Fashion is a dirty word among tailored clothing enthusiasts. Tailoring is often thought of as being above the frays of fashion, but this oversimplifies the history of suits and misses what’s often exciting about designer clothing. Not all fashion is about trends, even if all trends are about fashion. Just check out the Metropolitan Museum of Art’s exhibit on Alexander McQueen, for example. It’s hard to not get swept away.
Few fashion designers capture imagination as well as those that came out of Japan in the 1970s and ‘80s. Designers such as Issey Miyake, Yohji Yamamoto, and Rei Kawakubo pioneered what can be described as a sort of “Japanese avant-garde.” Although, don’t use that term in public – not just because I made it up, but because all three have said that they resent being pigeonholed by their ethnicity. Miyake and Yamamoto have said that they see themselves more as being part of a “lost generation” – one that grew up on Western culture in Japan, but neither identifies with the West nor the East. Similarly, in an interview in Women’s Wear Daily, Kawakubo said she dislikes being pegged as a “Japanese designer,” while Miyake has noted that he’s trying to create “a new fashion genre that’s neither Japanese nor Western.”
■ ■ ■ ■ ■ ■ ■
» Problem requirements: List every person named in the passage on Japanese avant-garde fashion.

» Recorded information:
■ ■ ■ ■ ■ ■ ■
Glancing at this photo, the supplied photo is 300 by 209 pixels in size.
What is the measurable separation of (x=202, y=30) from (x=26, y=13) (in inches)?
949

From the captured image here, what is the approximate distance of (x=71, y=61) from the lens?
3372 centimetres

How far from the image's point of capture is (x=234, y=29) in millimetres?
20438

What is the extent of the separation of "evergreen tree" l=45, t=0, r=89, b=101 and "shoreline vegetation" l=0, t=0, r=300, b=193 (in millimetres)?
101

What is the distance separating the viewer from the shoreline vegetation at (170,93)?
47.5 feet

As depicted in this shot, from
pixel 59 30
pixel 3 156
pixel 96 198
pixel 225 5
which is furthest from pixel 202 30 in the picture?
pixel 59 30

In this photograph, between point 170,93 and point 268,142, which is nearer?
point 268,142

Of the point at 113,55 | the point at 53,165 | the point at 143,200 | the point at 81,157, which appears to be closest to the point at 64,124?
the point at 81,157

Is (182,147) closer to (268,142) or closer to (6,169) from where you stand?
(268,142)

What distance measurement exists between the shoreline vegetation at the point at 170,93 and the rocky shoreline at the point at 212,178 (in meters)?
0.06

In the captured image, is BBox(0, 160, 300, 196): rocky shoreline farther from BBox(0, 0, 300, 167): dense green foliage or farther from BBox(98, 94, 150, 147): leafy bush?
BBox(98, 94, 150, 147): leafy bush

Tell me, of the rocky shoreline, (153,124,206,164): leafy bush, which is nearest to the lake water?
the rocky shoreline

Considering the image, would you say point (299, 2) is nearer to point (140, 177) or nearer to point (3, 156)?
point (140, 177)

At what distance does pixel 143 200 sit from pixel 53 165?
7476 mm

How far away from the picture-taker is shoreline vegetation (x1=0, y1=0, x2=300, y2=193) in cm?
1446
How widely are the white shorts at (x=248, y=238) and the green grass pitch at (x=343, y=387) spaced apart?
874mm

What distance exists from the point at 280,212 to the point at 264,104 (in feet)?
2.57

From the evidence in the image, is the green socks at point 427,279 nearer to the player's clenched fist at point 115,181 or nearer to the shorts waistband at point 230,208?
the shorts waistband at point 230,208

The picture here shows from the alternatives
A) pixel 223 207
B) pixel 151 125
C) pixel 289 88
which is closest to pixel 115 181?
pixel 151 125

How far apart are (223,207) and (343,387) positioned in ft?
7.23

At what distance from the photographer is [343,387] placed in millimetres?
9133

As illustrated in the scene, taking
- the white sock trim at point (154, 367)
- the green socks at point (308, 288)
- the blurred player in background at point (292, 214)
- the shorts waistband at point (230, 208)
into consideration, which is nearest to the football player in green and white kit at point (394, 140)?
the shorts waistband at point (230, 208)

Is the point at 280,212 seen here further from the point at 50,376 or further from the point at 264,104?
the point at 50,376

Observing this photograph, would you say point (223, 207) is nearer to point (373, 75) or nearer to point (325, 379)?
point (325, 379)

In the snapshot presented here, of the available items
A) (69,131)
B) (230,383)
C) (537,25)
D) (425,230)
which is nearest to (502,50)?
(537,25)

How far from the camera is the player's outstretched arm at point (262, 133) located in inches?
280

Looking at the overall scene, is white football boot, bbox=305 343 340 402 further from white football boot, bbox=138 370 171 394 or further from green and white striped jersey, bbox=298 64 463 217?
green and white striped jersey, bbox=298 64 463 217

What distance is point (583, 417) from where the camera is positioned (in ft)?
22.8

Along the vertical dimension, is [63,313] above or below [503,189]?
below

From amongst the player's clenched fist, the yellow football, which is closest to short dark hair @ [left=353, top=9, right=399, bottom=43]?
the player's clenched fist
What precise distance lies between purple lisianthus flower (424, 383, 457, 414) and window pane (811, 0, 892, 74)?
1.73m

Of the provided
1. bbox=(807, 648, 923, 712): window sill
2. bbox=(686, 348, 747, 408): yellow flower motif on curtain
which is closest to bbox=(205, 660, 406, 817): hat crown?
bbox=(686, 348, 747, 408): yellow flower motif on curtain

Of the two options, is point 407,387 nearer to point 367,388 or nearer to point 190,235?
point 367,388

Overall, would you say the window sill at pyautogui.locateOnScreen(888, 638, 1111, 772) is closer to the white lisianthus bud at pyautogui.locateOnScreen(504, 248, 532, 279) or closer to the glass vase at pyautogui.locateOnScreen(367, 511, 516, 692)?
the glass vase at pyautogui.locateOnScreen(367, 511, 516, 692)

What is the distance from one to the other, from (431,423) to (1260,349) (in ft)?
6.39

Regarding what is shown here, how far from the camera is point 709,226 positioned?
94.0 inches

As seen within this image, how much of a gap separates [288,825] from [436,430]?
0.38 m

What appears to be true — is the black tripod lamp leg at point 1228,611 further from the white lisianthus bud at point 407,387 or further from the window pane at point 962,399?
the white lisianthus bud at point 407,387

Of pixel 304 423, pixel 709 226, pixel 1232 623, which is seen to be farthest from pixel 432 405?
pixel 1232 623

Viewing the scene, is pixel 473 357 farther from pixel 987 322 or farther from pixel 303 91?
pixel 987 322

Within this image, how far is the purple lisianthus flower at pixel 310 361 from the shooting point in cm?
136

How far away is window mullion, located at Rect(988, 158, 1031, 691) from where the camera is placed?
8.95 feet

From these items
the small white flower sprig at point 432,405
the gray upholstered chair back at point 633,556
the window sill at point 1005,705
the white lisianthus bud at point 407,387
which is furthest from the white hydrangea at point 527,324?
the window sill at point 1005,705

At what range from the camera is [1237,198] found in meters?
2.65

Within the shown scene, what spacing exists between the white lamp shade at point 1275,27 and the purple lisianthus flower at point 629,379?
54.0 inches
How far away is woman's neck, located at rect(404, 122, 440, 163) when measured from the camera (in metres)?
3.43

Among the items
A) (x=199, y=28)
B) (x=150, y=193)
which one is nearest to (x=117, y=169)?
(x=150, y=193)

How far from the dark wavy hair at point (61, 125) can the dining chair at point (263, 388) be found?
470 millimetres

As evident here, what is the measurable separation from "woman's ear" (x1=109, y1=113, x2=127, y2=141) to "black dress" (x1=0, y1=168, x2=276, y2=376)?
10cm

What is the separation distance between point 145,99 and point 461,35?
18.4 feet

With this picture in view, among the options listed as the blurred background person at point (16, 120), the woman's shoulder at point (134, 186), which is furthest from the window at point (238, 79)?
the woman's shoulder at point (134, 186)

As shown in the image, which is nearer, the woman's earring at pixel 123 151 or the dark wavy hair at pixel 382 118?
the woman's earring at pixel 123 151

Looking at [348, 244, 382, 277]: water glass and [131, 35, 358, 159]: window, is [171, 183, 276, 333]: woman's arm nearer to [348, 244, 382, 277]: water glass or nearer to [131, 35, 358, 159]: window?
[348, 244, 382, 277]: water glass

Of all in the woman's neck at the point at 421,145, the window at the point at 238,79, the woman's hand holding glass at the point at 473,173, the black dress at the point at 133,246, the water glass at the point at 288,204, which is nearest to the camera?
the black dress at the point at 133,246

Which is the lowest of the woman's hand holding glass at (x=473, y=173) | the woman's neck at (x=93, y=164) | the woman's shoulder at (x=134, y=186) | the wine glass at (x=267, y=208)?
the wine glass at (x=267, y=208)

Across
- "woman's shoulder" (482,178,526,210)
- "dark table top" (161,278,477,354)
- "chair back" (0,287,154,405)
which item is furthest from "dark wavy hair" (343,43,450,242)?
■ ■ ■ ■ ■ ■ ■
» Worked answer:
- Alexander McQueen
- Issey Miyake
- Yohji Yamamoto
- Rei Kawakubo